In the field, you can stop and decide to “destroy” the image you are working on by moving on. A simple technique for encouraging creative destruction is to rotate, and photograph whatever is behind you, whether or not it seems like a valid subject for a photo.

Closely related to creative destruction is the concept of allowing yourself to fail. I have written about this before. Don’t worry about making mistakes. Everyone makes mistakes. If you make a mistake, it shows that you are human and that you are trying to do something new. When I see the imagines of a participant on one of my workshops that are without mistakes, I see someone who isn’t willing to take risks and get out of the comfort zon.

In other words, always be willing to get messy, take chances and make mistakes. Truly inspirational work comes from the creative destruction that this kind of thinking out of the box implies. If you are willing to try something different and to risk failure, you may be amazed at what you accomplish and succeed beyond your wildest dreams.

Above, I have come with two examples of creative destruction. Do you want to suggest how you could apply this principle in a practical way? Maybe we can create a list of concrete ideas to creative destruction? Put your thoughts and ideas in a comment beneath.

Don’t Ever Give Up

It takes grit to pursue creativity. Being creative means fighting against all odds—most of all ourselves. However, the creative fight is less a battle for glory than a pursuit of personal spirit and finding a way to express it without fear. It’s not a gladiator’s brawl, but rather a solitary struggle with ourselves.

In previous post over the years I have used our playful relationship with water (at least before we grow too old) as a metaphor for creativity. Extending this metaphor, the creative fight is not Michael Phelps competing for Olympic gold but more like swimming to an inviting island off the coast somewhere. The Olympic Games are hyped up, and they are loud. When we swim to go somewhere, it’s discreet. We use ingenuity, agility and guts to accomplish our goal. Phelps swim against others, but swimming to reach that island is a fight within.

I think that we create with such a drive in mind. At least for me, I create for the sheer joy of making something for myself. Yes, I would like to get recognition, but that is not what is driving me. As when I have swum out to that island, there is great gratification to be had when I can enjoy the view from the island that I have earned.

The creative fight doesn’t gloat and it doesn’t crush. Yet the creative person isn’t some pushover that’s afraid of a difficult task.

One characteristic that makes someone a good swimmer is grit. Grit can be defined different ways. It can be thought of as tiny particles of crushed rock. Taking this perspective a bit further, the oyster reminds us that without grit, there is no pearl. Grit is a character that is a mixture of courage, resolve and strength. Like small granite rocks, grit is strength that won’t give up. Those who are gritty have a passion to pursue a goal over an extended amount of time. No one is born with grit. It’s grown into us through difficulties of life.

Earlier this year, I ran my head into a wall. Not literally, but in pursuit of a creative job. I was shooting an assignment for a magazine here in Norway. It was about a couple who had moved to an island to live off the grid, to support themselves as sheep farmers and of fisheries. They had been looking for a harmony missing in contemporary life—and had found their private Eden on the island. It was a fun assignment, offering plenty of creative possibilities. I didn’t have to swim to their island, but it still took some organizing to get there since there was only one regular boat transport a week. The shooting was really fun and I felt it went very well. However, when I got back and prepared to upload the photos, I discovered that the memory card was corrupted. It was a first for me, but nevertheless devastating.

=-=-=-=-=

### [Exercise task 1]
In the essay on creativity, how often did a regular boat go out to the couple's island?
### [Exercise task 2]
Pick up the essay on creativity right after its last sentence and keep it going.

=-=-=-=-=

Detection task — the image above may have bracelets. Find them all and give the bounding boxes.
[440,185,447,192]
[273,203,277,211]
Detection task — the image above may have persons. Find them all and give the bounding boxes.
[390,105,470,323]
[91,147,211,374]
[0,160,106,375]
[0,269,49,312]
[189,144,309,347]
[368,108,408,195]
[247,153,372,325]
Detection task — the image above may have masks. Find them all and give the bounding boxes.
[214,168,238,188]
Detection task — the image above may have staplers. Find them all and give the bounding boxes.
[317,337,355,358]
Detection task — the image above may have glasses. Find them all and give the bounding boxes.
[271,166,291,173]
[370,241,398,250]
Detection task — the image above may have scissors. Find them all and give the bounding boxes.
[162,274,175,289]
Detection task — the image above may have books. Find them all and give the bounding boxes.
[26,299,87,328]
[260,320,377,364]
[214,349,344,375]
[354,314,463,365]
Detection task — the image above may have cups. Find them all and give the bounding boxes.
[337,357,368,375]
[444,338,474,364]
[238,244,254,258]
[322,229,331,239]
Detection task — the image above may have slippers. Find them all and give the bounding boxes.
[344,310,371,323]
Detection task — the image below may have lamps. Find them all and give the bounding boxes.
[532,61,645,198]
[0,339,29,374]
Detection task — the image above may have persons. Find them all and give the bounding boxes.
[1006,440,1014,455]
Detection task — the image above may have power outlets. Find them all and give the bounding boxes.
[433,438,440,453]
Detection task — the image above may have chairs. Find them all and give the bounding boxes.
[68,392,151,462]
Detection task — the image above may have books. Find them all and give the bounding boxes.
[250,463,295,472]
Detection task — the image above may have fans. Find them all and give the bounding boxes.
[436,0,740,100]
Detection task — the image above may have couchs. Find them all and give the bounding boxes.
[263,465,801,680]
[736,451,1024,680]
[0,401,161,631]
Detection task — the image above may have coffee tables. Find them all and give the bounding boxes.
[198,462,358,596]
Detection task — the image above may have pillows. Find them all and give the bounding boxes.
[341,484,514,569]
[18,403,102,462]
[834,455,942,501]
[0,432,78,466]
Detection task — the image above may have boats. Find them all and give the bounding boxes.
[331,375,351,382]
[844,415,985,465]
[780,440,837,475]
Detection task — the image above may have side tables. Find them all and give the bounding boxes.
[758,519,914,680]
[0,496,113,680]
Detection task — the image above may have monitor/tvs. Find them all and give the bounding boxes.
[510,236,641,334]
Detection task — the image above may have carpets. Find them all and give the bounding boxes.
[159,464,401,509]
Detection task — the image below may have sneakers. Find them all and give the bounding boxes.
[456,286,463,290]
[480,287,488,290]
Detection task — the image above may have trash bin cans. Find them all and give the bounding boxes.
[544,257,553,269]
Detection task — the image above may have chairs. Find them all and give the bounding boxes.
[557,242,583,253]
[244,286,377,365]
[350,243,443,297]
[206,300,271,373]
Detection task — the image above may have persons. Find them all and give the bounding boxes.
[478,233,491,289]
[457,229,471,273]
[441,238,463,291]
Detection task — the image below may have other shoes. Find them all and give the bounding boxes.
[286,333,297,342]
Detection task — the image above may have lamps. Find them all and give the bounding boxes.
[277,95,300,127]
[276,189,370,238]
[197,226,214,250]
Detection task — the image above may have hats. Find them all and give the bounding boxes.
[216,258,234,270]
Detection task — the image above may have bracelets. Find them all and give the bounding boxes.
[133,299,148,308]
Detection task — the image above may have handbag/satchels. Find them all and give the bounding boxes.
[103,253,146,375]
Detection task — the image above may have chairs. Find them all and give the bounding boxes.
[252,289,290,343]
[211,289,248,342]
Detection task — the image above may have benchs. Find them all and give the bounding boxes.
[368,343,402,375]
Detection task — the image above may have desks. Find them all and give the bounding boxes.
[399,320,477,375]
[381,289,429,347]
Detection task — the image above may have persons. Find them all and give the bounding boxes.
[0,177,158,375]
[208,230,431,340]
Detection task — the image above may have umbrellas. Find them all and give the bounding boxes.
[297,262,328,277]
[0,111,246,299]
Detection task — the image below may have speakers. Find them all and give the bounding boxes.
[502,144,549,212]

=-=-=-=-=

### [Expected answer 1]
Once a week.

### [Expected answer 2]
I could have given up. Called the magazine and explained that I wasn’t able to deliver on time, knowing I would have to wait a week for the next regular boat to take me back to the island. Instead, I refused to give up. That evening I called all friends I knew had boats nearby the island and asked if anyone would be willing to take me back. One of the last on my list, agreed to do it. Early next morning I was back with the couple.

I don’t know if you have had to do a reshoot of something you thought went pretty good the first time. Mentally, it feels like having to clean up your own mess. Not fun and definitely not the best starting point for a creative quest. I pushed my worries and frustrations away, forcing myself to be present in the moment and not thinking at all about what I did the first time I visited the couple. It worked. In the end I think I returned with even better photos than the first time. The editor surely was pleased.

Grit isn’t easy to learn—there aren’t any classes offered in schools. Long time ago I asked a friend of mine who is a triathlon athlete if grit can be taught. He said: “The only way to learn grit is to get out there and get your ass kicked. You have to suffer and you have to fail.” My friend does Ironman triathlons. That is biking 181 km, running a full marathon of 42.2 km on top on swimming 3.9 km. He knows what he is talking about.

Grit isn’t something that you will find on an online course. It’s gained while in pursuit of something big. Grit requires belief that it can be done. It means don’t give up when the going gets tough.

Break the Block

We all experience it; the drought, not having ideas, the feeling of being detached from our creative source, the lack of inspiration. Those down times are part of being creative. You just can’t keep flying high and be in constant flow. Sometimes you will have to land and just accept that you need some time to ground yourself again.

Yes, it is frustrating when you hit a creative block. Particularly if it lasts a long time. However, the more you experience it—and the more you create the more you will experience it—the more likely you will know that it’s a temporary state of mind. It seems like the muses have left you, but they will be back again. Maybe not today or maybe not even in a couple of months, but they will. So don’t lose faith. Don’t give up when it happens.

What you definitely should not do, is stop doing something. Just because whatever you do isn’t worth the energy you put into it—in your eyes, at least—it still important to trick the muses to show up again, and you do that with keep working, even if the result is pure rubbish. That’s how you get them back again. I promise.

If you can’t find anything you want to do in your usual endeavour, do something different. Just find something to do—anything, even a different sort of creative work—just to take your mind off your anxiety and pressure. I write a lot; articles, chronicles, blog posts as you see here and even novels, and every so often I do get stopped by a writer’s block. Then I leave my computer, and start doing something else. I might draw something, even if I am not good at it, I might start to construct a new part of a deck or repair something on the house—I will do something, whatever it is. For me, I find practical work to be a good block breaker. Eventually with enough energy put into this other whatever it is the writing starts to flow again.

Albert Einstein called this tactic “combinatory play”—the act of opening up one mental channel by dabbling in another. This is why he would often play the violin when he was having difficulty solving a mathematical puzzle; after a few hours of sonatas, he could usually find the answer he needed.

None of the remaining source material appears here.